One issue: a single retrieval at the start of generation assumes you know what you need before you start producing the answer. That's often not true. As the model writes, its needs shift. A code-generation task might start by needing API docs, then need an example, then need a specific error-handling pattern. A static, one-shot retrieval can't keep up.
This is the problem EVOR tackles in the code-generation setting. The authors point out that existing pipelines for retrieval-augmented code generation use static knowledge bases with a single source, which limits how well LLMs can adapt to domains they don't know well [Source 3]. Their pipeline, EVOR, has both the queries and the knowledge bases evolve together as generation proceeds, and they test it on datasets built around frequently updated libraries and long-tail programming languages [Source 3]. The point is that retrieval shouldn't be a one-time event. It should track the work as it unfolds.
RAG isn't just for text
When people first hear about RAG, they think of chatbots reading PDFs. But the same idea works for other generation tasks.

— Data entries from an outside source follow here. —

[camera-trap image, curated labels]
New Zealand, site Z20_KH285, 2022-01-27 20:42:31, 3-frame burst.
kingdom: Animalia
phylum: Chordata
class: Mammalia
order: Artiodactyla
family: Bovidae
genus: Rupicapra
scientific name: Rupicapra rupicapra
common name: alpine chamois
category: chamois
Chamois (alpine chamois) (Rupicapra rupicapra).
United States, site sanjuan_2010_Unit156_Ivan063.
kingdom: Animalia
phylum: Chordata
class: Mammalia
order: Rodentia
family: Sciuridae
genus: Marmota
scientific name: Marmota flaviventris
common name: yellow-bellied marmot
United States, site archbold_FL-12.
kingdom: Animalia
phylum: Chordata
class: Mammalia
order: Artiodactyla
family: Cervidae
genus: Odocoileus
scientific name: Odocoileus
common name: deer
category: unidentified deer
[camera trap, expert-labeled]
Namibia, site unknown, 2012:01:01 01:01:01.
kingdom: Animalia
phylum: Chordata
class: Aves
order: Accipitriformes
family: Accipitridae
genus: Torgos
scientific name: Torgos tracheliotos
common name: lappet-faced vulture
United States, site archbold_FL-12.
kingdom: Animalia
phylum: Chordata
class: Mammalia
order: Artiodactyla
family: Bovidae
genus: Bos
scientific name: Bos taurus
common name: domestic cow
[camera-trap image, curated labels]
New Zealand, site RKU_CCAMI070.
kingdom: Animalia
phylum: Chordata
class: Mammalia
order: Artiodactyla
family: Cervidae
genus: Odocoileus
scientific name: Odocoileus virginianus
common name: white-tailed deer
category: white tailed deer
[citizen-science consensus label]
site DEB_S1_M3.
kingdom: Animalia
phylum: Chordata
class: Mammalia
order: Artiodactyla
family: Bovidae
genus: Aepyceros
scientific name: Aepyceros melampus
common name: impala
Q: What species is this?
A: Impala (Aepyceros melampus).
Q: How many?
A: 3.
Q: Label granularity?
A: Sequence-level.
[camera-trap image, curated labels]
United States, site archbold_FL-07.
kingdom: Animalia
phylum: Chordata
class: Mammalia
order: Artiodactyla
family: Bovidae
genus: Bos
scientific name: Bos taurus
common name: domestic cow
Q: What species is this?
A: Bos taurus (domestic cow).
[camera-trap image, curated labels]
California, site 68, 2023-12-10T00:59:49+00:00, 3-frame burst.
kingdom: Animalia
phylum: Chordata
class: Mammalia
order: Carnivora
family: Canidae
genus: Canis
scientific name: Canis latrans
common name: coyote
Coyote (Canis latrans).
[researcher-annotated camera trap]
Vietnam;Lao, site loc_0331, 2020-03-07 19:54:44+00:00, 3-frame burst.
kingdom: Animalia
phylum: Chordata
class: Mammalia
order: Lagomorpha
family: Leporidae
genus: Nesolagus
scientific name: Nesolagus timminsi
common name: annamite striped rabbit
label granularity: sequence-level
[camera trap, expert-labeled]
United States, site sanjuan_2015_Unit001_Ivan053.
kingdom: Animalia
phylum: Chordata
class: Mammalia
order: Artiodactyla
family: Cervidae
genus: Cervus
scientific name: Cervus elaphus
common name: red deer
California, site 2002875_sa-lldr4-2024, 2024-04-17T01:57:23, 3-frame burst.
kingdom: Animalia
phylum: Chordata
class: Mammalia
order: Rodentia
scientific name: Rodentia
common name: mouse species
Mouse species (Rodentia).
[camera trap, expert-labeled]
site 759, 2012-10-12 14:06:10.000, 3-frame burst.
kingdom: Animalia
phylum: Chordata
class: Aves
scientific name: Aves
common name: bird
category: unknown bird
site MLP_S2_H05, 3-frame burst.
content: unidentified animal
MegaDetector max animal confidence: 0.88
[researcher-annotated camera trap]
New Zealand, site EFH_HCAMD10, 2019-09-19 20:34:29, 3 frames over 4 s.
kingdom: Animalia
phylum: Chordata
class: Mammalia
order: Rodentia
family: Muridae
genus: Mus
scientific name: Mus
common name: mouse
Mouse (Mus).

AR-RAG (Autoregressive Retrieval Augmentation) applies the pattern to image generation [Source 2]. Instead of doing a single retrieval before drawing the image and conditioning the whole generation on fixed reference images, AR-RAG performs context-aware retrievals at each step, using already-generated patches as queries to fetch the most relevant patch-level visual references [Source 2]. The authors argue this lets the model respond to what the image actually needs as it develops, and avoids problems like over-copying and stylistic bias that show up when you commit to one reference up front [Source 2].
It's the same intuition as EVOR, just applied to pixels instead of code: don't lock in your retrieval before you know what the output looks like.
A mental model that actually helps
Here's how I think about it. A bare LLM is like a very well-read consultant who hasn't been in the office for a year. They know a lot. They can reason about almost anything. But they don't know what's happened recently, and they've never seen your specific situation.
RAG is the briefing you hand them before the meeting.
A good briefing is short, relevant, and well-organized. A bad briefing is a stack of unfiltered documents that buries the important stuff. Most of the engineering effort in a real RAG system goes into making sure the briefing is good: chunking documents sensibly, picking the right retrieval strategy, ranking results, deciding how much context to include.
The LLM is rarely the bottleneck. The retrieval is.
What to take away
RAG is the dominant pattern for getting language models to work with information they weren't trained on, whether that's last week's news, your company's internal docs, or a programming library that didn't exist when the model was built [Source 1]. The basic version is simple: retrieve relevant documents, hand them to the model, generate an answer.
The interesting work is happening in the variants. Retrieval that evolves with the generation [Source 3]. Retrieval that operates step-by-step inside an image [Source 2]. Retrieval that pulls from multiple knowledge sources at once [Source 3]. The core idea (let the model look things up instead of memorizing everything) keeps generalizing to new domains.
If you're building anything that needs an LLM to work with specific or current information, you'll almost certainly end up with some form of RAG in your stack. It's worth understanding the basic shape before you start tuning the details.